Le llevó la mejor parte del día regresar hasta Olmué. Cuando llegó ya era de noche y no se veía absolutamente nada salvo las antorchas encendidas en la plaza del pueblo. Sánchez apareció desde las sombras con las manos alzadas en señal de paz para no perturbar a los aterrados pobladores. Nadie sabía que estaba ocurriendo. Al centro del círculo de gente, un hombre bien vestido y un viejo con pinta de Huaso discutían discretamente, pese a que todas las miradas recaian en ellos. Claramente no tenían más idea que el resto de la gente sobre que hacer, que curso de acción seguir. Cuando vieron a Sánchez el bien vestido lo llamó al centro del círculo y le hizo un par de preguntas.
Eran preguntas triviales, sobre Sánchez y su procedencia, pero las hacía como si su respuesta fuera la clave del misterio. El Huaso puso fin al interrogatorio. “Don Carlos, no sabe nada el joven, déjelo no más”. Don Carlos entonces se cubrió el rostro con las manos. “¿Y qué vamos a hacer?” Esperar, fue la respuesta. Era lo único que se podía hacer. Quizá mañana amaneciera despejado, o se tuvieran noticias. Tarde o temprano algo tenía que suceder. Ahora les costaba hablar, el polvo se hacía más molesto, la gente empezaba a toser.

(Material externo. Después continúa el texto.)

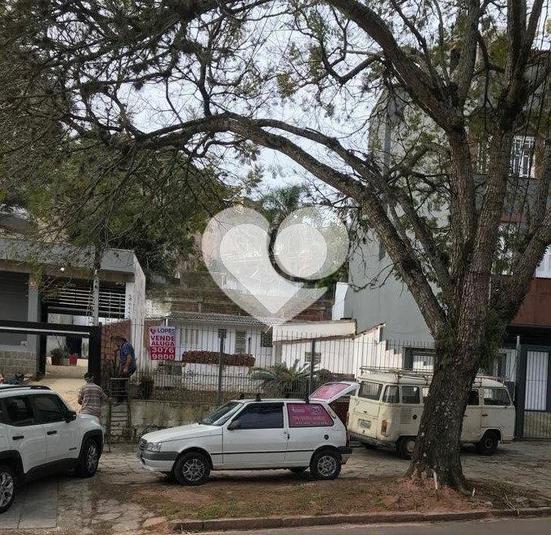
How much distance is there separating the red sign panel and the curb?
2771 mm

Sánchez aceptó la oferta de Don Carlos, de dormir en su casa y partir en auto a Viña a la mañana siguente. Se subió en el ostentoso vehículo y viajó en el asiento trasero junto a Don Carlos, que elucubraba teorías sobre los que estaba ocurriendo y las comentaba con el chofer. Él las comentaba de vuelta y cada cierto tiempo Sánchez asentía, para ser cortés. La verdad es que iba absorto mirando por la ventana. No se veía nada, salvo el area iluminada por los faros delanteros del automóvil. Eran una burbuja en la nada, o el infinito, o ambas dos.

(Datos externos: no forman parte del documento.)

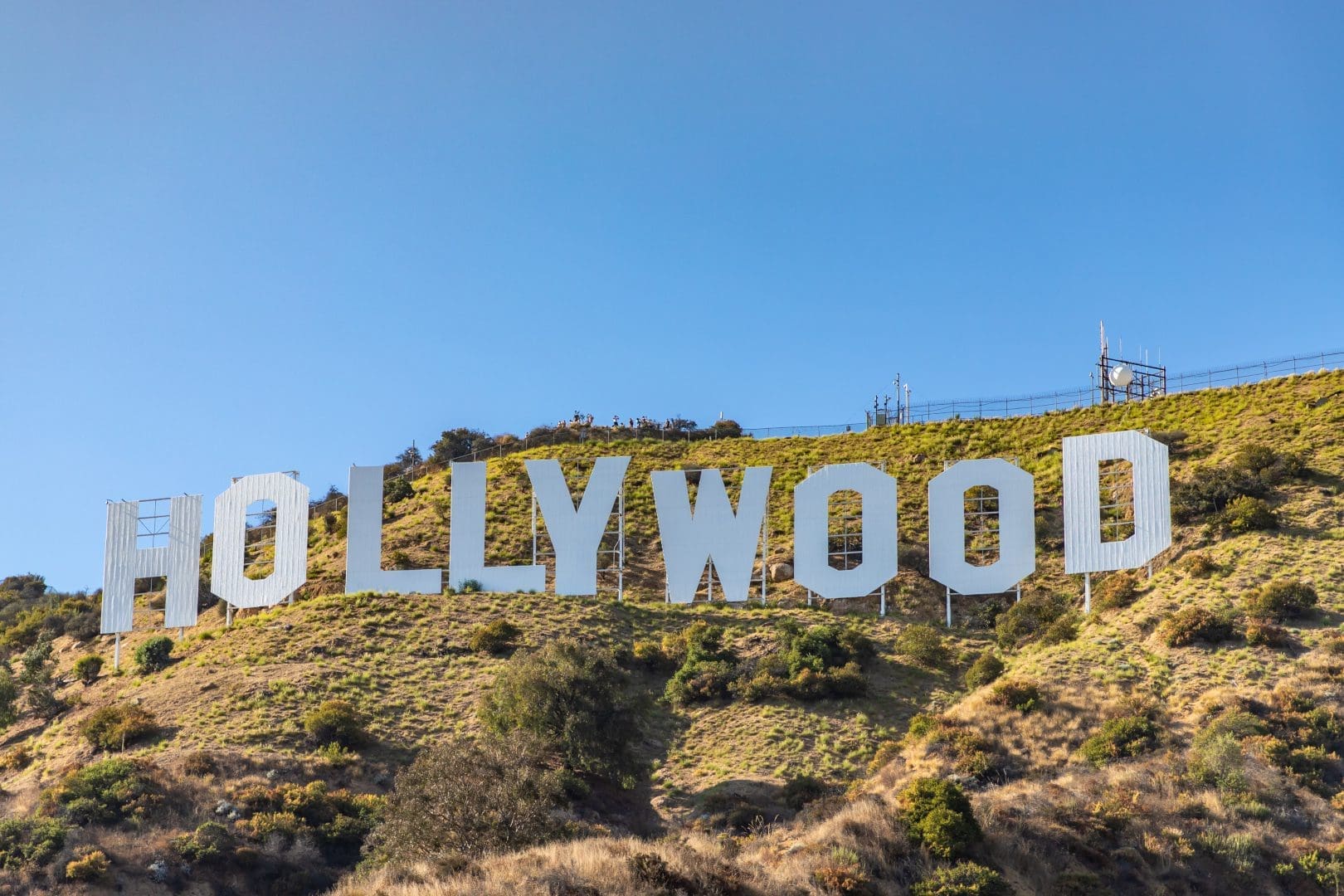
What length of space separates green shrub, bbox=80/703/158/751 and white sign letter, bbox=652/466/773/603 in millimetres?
17778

Llegaron a una gran casa de campo y Sánchez fue conducido hasta el salón donde la esposa y la hija de Don Carlos bordaban a la luz de las velas. Ambas de blanco, Sánchez creyó por un momento que eran fantasmas. Fue presentado y abandonado a su suerte con las damas, mientras su anfitrión iba a preparar todo para el viaje.
El resto de la noche era borroso. En algún momento la Señora se levantó y le indicó a Clara que antes de acostarse le mostrara a Sánchez su habitación. Pero no se movieron del salón. Hasta la madrugada Sánchez y Clara conversaron sobre algún tema que luego olvidó, todo el tiempo tratando de adivinar como sería en verdad ese rostro que a la luz de las velas parecía lo más hermoso que había visto en su vida, embriagado de una extraña felicidad. En algún momento se quedó dormido y despertó al dia siguiente en la Penumbra, abrigado por un chal recién bordado, cuando el chofer lo fue a buscar para que partieran.
Viajaron en silencio. El polvo seguía cayendo pero dentro del automóvil estaban a salvo. A medida que se acercaban a su destino, poco a poco, comenzaron a aparecer charcos. Pozas de agua, pequeñas lagunas, estanques, como si hubiera llovido una tormenta. Luego fueron los árboles tirados, y después los postes de luz, hasta que finalmente no pudieron continuar. Bajaron del auto, los tres mudos de asombro, y contemplaron incrédulos el pantano que cubría lo que alguna vez fuera Viña del Mar.